CFTR modulator therapy reshapes airway inflammation in cystic fibrosis: Insights from proteomics and machine learning.

BACKGROUND: CFTR modulators, including Elexacaftor/Tezacaftor/Ivacaftor (ETI), have markedly improved clinical outcomes for people with cystic fibrosis (pwCF), but the molecular impact on airway inflammation remains incompletely understood. This study aimed to characterise longitudinal changes in airway inflammation and sputum proteomes following ETI treatment. METHODS: Sputum from pwCF (n = 30) was collected before ETI initiation and after 3 and 9-12 months of treatment. Sputum from healthy controls (n = 7) were included for comparison. Proteomes were analysed using data-independent acquisition liquid chromatography tandem mass spectrometry (DIA LC-MS/MS), and cytokines using Mesoscale assays. Differential expression analysis and correlations between airway proteomes and inflammatory cytokines were performed. Machine learning (XGBoost with bootstrapping approach) was applied to identify proteins predictive of ETI response.
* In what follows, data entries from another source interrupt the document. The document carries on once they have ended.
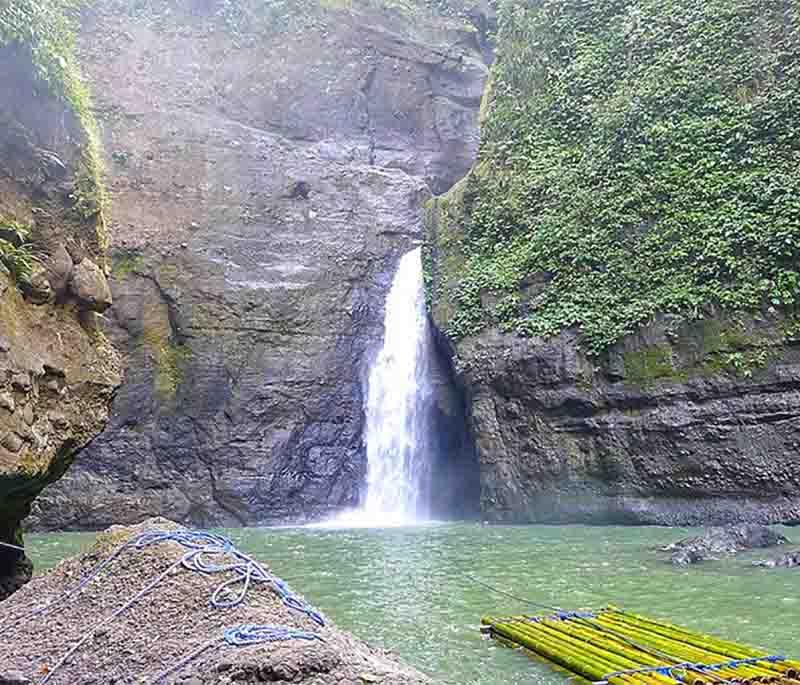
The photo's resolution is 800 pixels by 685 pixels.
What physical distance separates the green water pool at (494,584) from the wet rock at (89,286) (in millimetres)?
3785

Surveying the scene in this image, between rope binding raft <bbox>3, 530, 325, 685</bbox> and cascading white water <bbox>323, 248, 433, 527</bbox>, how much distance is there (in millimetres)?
12320

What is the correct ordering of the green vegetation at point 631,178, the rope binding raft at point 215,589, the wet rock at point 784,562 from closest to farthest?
the rope binding raft at point 215,589 < the wet rock at point 784,562 < the green vegetation at point 631,178

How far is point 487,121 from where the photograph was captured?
19984 mm

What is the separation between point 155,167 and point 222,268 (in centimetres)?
373

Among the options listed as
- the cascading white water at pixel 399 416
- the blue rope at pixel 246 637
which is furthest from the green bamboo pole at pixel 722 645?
the cascading white water at pixel 399 416

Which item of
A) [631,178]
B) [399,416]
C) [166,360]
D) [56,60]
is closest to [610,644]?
[56,60]

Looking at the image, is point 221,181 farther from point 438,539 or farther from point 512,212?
point 438,539

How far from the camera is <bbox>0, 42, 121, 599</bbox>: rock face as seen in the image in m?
7.00

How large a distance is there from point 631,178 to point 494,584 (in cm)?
1049

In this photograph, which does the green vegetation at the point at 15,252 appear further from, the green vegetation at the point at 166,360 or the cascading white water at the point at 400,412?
the cascading white water at the point at 400,412

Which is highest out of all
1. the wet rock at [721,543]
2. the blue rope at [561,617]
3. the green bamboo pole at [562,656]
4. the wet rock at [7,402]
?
the wet rock at [7,402]

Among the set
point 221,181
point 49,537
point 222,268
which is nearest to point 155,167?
point 221,181

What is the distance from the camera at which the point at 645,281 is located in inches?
604

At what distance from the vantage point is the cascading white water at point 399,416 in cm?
1873
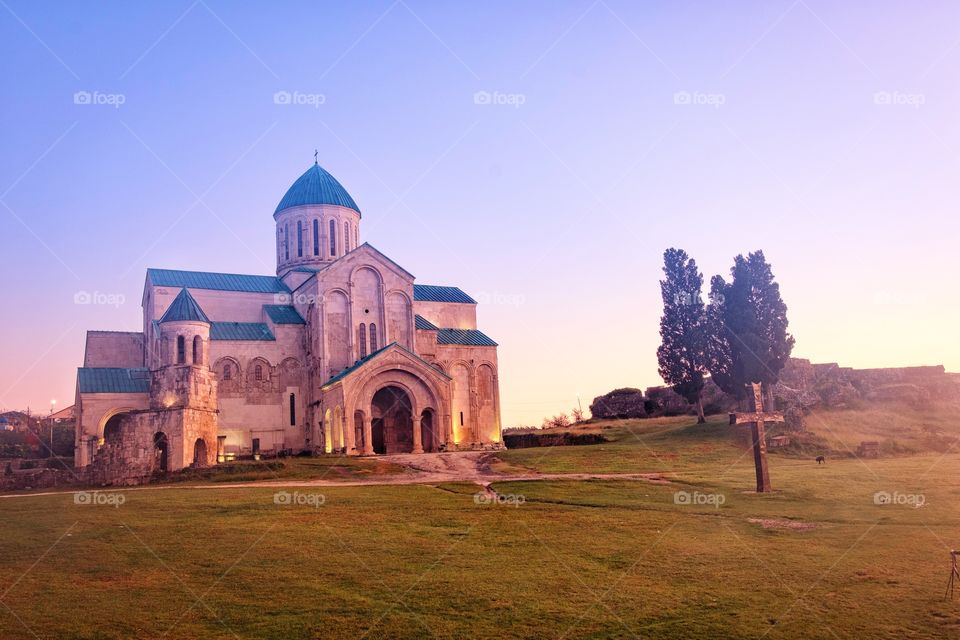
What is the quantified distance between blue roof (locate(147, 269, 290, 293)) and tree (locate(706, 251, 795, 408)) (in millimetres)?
24762

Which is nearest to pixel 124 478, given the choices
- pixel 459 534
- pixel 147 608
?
pixel 459 534

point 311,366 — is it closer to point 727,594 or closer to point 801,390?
point 801,390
RESULTS: ETI induced broad proteomic shifts, mainly related to decreased neutrophil degranulation and an increase in anti-proteases. Machine learning predicted proteins linked to RNA splicing, ER stress and lipid transport as contributors to treatment response. IL-1β, IL-8, and TNFα decreased with treatment, correlating with neutrophil-related proteins. In contrast, IL-6 levels increased and correlated with mucin O-glycosylation pathways. Despite these improvements, proteomic and cytokine profiles remained distinct from healthy controls. CONCLUSION: ETI therapy reduces neutrophilic inflammation and restores the protease/antiprotease balance but does not fully normalise airway biology. Machine learning provides novel insights into molecular determinants of ETI response, suggesting a role for RNA splicing, ER stress and lipid metabolism. This dataset provides a valuable resource for further exploration of CF airway biology under ETI therapy.